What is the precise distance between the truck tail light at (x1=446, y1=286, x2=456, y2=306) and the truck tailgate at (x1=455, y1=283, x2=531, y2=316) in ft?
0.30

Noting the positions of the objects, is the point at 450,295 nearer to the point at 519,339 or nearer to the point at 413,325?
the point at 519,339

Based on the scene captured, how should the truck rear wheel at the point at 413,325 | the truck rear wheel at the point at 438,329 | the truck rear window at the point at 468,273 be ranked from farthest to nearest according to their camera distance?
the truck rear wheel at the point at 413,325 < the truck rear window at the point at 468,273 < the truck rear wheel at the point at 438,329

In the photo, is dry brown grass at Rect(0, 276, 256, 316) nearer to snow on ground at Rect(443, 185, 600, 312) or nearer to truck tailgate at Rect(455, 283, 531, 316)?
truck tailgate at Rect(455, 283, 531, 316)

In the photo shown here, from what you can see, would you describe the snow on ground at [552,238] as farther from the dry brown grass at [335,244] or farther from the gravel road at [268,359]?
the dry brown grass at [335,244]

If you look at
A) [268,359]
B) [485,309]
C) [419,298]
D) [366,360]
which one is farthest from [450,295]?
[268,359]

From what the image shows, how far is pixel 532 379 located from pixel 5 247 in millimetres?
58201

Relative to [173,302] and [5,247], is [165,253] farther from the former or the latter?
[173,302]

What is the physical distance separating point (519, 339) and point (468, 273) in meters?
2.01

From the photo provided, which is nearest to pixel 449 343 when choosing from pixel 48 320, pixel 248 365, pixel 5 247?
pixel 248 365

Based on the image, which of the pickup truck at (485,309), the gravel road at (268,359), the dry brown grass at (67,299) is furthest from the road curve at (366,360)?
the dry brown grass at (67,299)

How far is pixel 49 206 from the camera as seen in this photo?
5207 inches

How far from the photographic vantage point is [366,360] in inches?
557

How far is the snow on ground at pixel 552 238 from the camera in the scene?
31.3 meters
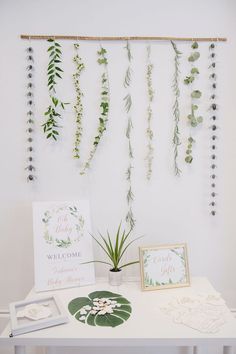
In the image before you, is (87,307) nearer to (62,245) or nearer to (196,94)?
(62,245)

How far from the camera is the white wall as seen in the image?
1.63m

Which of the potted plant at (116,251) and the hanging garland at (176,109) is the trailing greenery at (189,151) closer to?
the hanging garland at (176,109)

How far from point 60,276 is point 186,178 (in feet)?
2.68

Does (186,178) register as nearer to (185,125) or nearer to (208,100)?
(185,125)

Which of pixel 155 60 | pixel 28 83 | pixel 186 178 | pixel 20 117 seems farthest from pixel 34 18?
pixel 186 178

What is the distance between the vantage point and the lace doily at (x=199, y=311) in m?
1.23

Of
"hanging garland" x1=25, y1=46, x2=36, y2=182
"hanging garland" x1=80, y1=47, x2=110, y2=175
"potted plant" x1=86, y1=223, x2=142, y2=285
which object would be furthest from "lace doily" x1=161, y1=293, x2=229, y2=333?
"hanging garland" x1=25, y1=46, x2=36, y2=182

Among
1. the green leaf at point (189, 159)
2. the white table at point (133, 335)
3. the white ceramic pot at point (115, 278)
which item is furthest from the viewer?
the green leaf at point (189, 159)

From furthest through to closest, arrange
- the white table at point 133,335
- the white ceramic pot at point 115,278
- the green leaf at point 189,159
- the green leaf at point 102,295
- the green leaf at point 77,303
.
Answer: the green leaf at point 189,159
the white ceramic pot at point 115,278
the green leaf at point 102,295
the green leaf at point 77,303
the white table at point 133,335

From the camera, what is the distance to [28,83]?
1.65 m

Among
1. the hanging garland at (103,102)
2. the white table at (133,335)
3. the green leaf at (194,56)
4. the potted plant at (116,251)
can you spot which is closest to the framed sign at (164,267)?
the potted plant at (116,251)

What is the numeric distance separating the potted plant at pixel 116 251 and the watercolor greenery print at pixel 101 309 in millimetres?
101

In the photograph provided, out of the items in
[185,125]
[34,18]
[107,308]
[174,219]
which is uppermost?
[34,18]

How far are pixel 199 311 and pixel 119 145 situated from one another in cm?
88
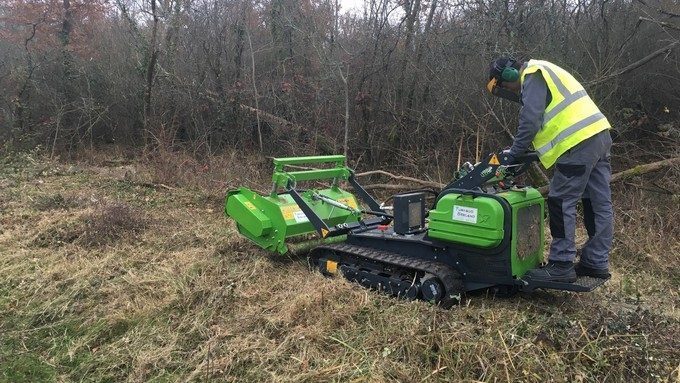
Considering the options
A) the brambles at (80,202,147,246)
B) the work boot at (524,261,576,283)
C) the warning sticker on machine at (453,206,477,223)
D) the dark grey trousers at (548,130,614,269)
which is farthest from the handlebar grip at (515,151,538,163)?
the brambles at (80,202,147,246)

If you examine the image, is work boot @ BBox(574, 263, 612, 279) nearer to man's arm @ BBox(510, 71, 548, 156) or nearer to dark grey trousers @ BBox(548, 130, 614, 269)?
dark grey trousers @ BBox(548, 130, 614, 269)

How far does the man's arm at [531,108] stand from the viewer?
13.3ft

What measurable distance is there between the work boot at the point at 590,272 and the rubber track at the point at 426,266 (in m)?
0.97

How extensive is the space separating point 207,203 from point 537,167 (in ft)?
16.7

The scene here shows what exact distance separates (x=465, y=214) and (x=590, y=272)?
114 cm

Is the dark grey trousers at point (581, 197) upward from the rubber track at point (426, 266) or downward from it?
upward

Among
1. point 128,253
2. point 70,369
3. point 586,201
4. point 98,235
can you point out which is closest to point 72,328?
point 70,369

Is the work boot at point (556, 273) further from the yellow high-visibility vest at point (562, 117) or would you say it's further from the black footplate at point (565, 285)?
the yellow high-visibility vest at point (562, 117)

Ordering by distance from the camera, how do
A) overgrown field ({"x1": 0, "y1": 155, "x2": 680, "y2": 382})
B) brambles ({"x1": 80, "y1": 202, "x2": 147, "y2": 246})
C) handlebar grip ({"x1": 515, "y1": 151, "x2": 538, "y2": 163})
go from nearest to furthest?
1. overgrown field ({"x1": 0, "y1": 155, "x2": 680, "y2": 382})
2. handlebar grip ({"x1": 515, "y1": 151, "x2": 538, "y2": 163})
3. brambles ({"x1": 80, "y1": 202, "x2": 147, "y2": 246})

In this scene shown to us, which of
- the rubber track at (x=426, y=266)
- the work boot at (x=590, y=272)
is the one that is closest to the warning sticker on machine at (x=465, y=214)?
the rubber track at (x=426, y=266)

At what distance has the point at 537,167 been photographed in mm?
7777

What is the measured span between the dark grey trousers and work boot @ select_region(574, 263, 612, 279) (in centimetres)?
3

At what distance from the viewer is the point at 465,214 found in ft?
13.6

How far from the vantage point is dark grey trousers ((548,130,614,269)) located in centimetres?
400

§

Reproduce the entries from the line containing "Relative to [173,302]" through the line containing "31.3 meters", inclusive, swapping "camera" for "viewer" and leaving everything else unchanged.

▸ **Final result**
Relative to [173,302] and [5,247], is [165,253] farther from the former or the latter?
[173,302]

What is the physical distance separating point (519, 339) and point (468, 273) in meters?
2.01

From the photo provided, which is nearest to pixel 449 343 when choosing from pixel 48 320, pixel 248 365, pixel 5 247?
pixel 248 365

Based on the image, which of the pickup truck at (485,309), the gravel road at (268,359), the dry brown grass at (67,299) is furthest from the road curve at (366,360)?
the dry brown grass at (67,299)

How far is pixel 49 206 from the viewer as seen in this photo?
5207 inches

How far from the photographic vantage point is [366,360] in inches?
557

How far is the snow on ground at pixel 552 238 from the viewer in the scene?
31.3 meters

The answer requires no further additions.